First up is my Georgian language ability. From the beginning
of PST I slacked off on my language acquisition. I figured “Hey, two years is a
long time, and I am in class four hours a day, six days a week, I need to relax
and not study too hard.” Ugh… I wish in PST I spent more time studying the
vocabulary and really trying to take in the language. It was hard because it
really was the first language I ever had to learn, and there was a lot of
terminology and grammar that I didn’t understand. I am not horrible at
Georgian, but I could have done better. I remember before I left I thought I’d
spend the first year learning Georgian, and the second year learning Russian (I’ve
always wanted to learn and speak Russian). I set that goal for myself, and I
didn’t achieve it well. I can read in Russian, and having a Russian speaking
girlfriend certainly helps, but I failed in learning being fluent in Georgian,
and hardly know Russian. I keep this in mind, because I need to continue
studying Russian, and I know that it just takes WORK. No way around it, I just
need to work at it.
My second perceived failure would be in the schools. To
anybody who isn’t a teacher I want to tell you: TEACHING IS HARD. It’s easy if
all you want to do is babysit all day long, but daily lesson planning, planning
activities, classroom management, and dealing with a wide range of knowledge
and abilities is difficult. Then throw in my less than superb language
abilities and all you find is a frustrated Tom being laughed at by a classroom
of students for saying “kvertskhebi” (eggs). In Georgian the ‘ebi’ signifies
possessive case, but when used with the word for egg, “kvertski” it means
testicles. Live and learn. These language issues and frustrations with large class
sizes was a breeding ground for my discontent. I came in the first year with a good
attitude, but there were multiple issues in and out of my control that resulted
in me pulling away from the school and really letting many of my students down.

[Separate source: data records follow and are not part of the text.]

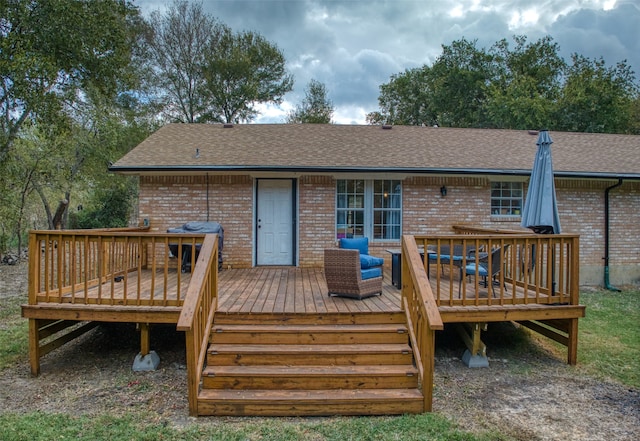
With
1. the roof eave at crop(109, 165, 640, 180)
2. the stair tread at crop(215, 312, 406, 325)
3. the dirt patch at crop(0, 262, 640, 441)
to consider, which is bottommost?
the dirt patch at crop(0, 262, 640, 441)

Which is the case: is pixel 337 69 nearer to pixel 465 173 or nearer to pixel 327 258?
pixel 465 173

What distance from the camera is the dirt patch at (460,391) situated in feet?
11.9

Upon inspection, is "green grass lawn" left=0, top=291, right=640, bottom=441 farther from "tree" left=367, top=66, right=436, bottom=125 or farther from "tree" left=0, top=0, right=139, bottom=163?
"tree" left=367, top=66, right=436, bottom=125

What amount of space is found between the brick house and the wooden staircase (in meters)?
4.18

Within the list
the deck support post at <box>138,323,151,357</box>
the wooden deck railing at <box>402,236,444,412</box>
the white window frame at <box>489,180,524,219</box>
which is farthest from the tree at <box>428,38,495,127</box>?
the deck support post at <box>138,323,151,357</box>

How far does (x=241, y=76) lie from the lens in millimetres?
23453

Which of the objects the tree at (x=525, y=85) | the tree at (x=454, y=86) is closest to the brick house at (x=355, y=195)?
the tree at (x=525, y=85)

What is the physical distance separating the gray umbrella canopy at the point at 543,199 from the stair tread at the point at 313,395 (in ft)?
11.2

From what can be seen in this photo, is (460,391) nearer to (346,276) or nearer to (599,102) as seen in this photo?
(346,276)

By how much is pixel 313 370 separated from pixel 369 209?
211 inches

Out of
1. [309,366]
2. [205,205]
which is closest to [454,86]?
[205,205]

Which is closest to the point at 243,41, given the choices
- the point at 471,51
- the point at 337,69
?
the point at 337,69

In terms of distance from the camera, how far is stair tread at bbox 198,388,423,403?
3.75m

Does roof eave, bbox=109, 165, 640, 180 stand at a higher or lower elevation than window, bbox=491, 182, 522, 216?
higher
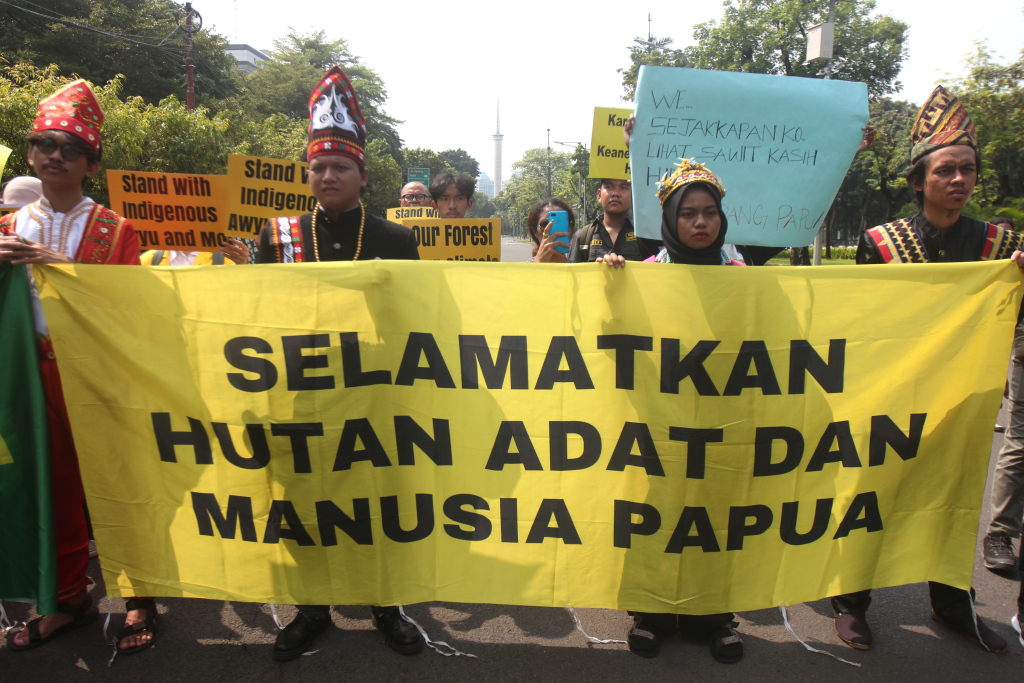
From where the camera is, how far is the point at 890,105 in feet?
151

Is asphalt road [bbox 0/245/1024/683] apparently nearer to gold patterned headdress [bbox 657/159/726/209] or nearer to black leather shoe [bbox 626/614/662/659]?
black leather shoe [bbox 626/614/662/659]

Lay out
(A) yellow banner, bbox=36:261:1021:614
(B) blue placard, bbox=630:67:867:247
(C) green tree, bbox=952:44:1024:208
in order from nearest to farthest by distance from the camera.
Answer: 1. (A) yellow banner, bbox=36:261:1021:614
2. (B) blue placard, bbox=630:67:867:247
3. (C) green tree, bbox=952:44:1024:208

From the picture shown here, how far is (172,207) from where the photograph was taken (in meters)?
4.36

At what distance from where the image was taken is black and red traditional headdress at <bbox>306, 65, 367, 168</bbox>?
104 inches

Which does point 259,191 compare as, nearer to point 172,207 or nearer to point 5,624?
point 172,207

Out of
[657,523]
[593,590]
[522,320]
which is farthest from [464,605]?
[522,320]

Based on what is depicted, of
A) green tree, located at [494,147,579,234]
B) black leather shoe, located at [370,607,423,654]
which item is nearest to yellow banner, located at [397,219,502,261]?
black leather shoe, located at [370,607,423,654]

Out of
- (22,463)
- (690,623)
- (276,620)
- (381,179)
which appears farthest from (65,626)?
(381,179)

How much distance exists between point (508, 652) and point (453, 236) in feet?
11.2

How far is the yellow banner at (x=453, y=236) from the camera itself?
5.25m

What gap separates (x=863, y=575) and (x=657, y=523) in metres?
0.83

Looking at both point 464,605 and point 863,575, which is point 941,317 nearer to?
point 863,575

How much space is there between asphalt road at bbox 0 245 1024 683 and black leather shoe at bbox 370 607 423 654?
3cm

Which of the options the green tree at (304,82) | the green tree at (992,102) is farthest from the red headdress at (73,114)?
the green tree at (304,82)
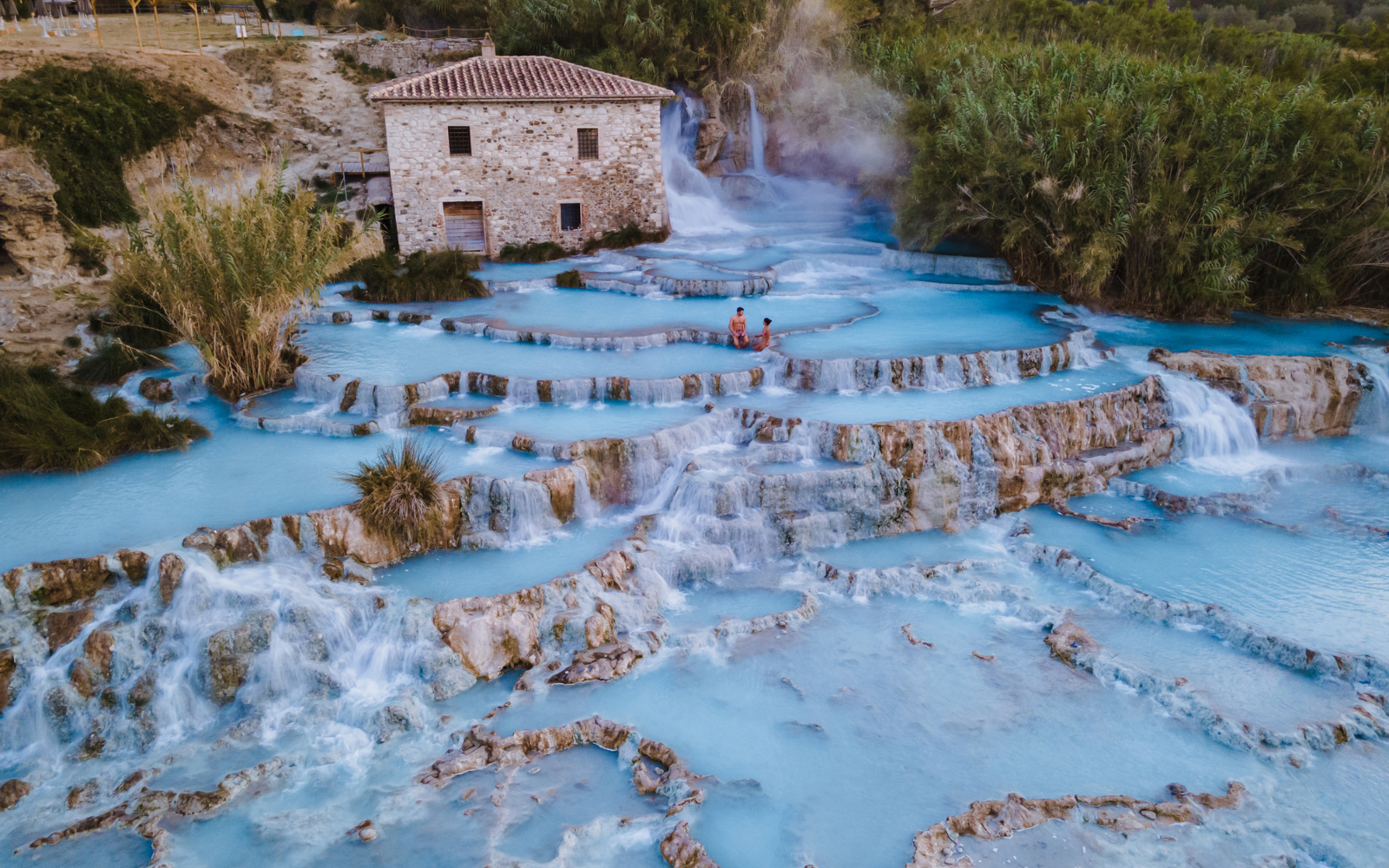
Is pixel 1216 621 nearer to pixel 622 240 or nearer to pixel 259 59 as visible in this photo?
pixel 622 240

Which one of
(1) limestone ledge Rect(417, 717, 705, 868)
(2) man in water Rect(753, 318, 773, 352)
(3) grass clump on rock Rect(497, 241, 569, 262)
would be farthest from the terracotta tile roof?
(1) limestone ledge Rect(417, 717, 705, 868)

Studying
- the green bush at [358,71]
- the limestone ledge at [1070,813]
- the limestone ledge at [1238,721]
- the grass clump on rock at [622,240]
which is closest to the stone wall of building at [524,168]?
the grass clump on rock at [622,240]

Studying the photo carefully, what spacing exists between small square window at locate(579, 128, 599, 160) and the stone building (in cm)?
2

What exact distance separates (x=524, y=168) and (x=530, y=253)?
6.51 feet

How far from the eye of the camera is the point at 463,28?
30297mm

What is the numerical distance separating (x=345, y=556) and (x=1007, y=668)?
688 cm

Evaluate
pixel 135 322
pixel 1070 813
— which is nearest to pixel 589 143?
pixel 135 322

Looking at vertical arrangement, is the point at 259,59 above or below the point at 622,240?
above

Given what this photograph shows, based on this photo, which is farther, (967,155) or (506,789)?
(967,155)

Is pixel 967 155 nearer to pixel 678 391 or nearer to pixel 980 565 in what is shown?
pixel 678 391

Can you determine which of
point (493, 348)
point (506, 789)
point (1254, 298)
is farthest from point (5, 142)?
point (1254, 298)

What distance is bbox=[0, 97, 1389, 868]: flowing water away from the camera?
679 cm

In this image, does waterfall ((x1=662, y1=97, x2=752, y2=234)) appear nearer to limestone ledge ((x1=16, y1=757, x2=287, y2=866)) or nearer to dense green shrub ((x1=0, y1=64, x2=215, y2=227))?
dense green shrub ((x1=0, y1=64, x2=215, y2=227))

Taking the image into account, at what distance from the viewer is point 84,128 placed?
60.7 feet
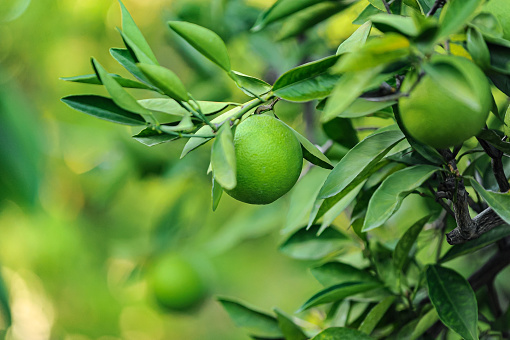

]I did my best, but I still have a lot to learn about teaching.
I’d say my third failure—well not really a failure more a
regret—was not getting out more. I met a lot of people and did a lot in my
first few months at site. My host sister and I would go to the park and we’d
just go around Keda having fun. It was a good summer. The first winter forced
everyone to stay indoors, but I didn’t come back out of my shell the next
spring. I don’t know why, but I didn’t spend as much time hanging out in the
center of town or going to other people’s houses. I think some was culture
shock hitting me, and feeling frustrated being asked the same frustrating
questions. Some of it was people asking me why I didn’t speak Georgian better,
and me feeling guilty and therefore not willing to say anything else. Then
maybe it was that whenever I did go to someone else’s home I would be expected
to drink copious amounts of wine and/or tchatcha. You might think, “Dude, that’s
awesome.” No, it isn’t. Seriously, parts of me just want to go back to the USA
and never touch a drink again. I never had a bad experience, and I never got
sick, but I have never been a huge drinker, and I disliked being judged for not
drinking enough (ironically if you drink too much it’s looked down on and they
gossip about it). Still, I wish I had gone out more and just hung out with
people in town.
So, there you have it. These failures don’t define my PC
service, and I’m not upset or depressed by them. I’m just reflecting on the
experience, and trying to find ways to grow and learn from it. I’m sure there
are other mistakes I’ve made, and other things I could have and should have
done differently, this is it for now.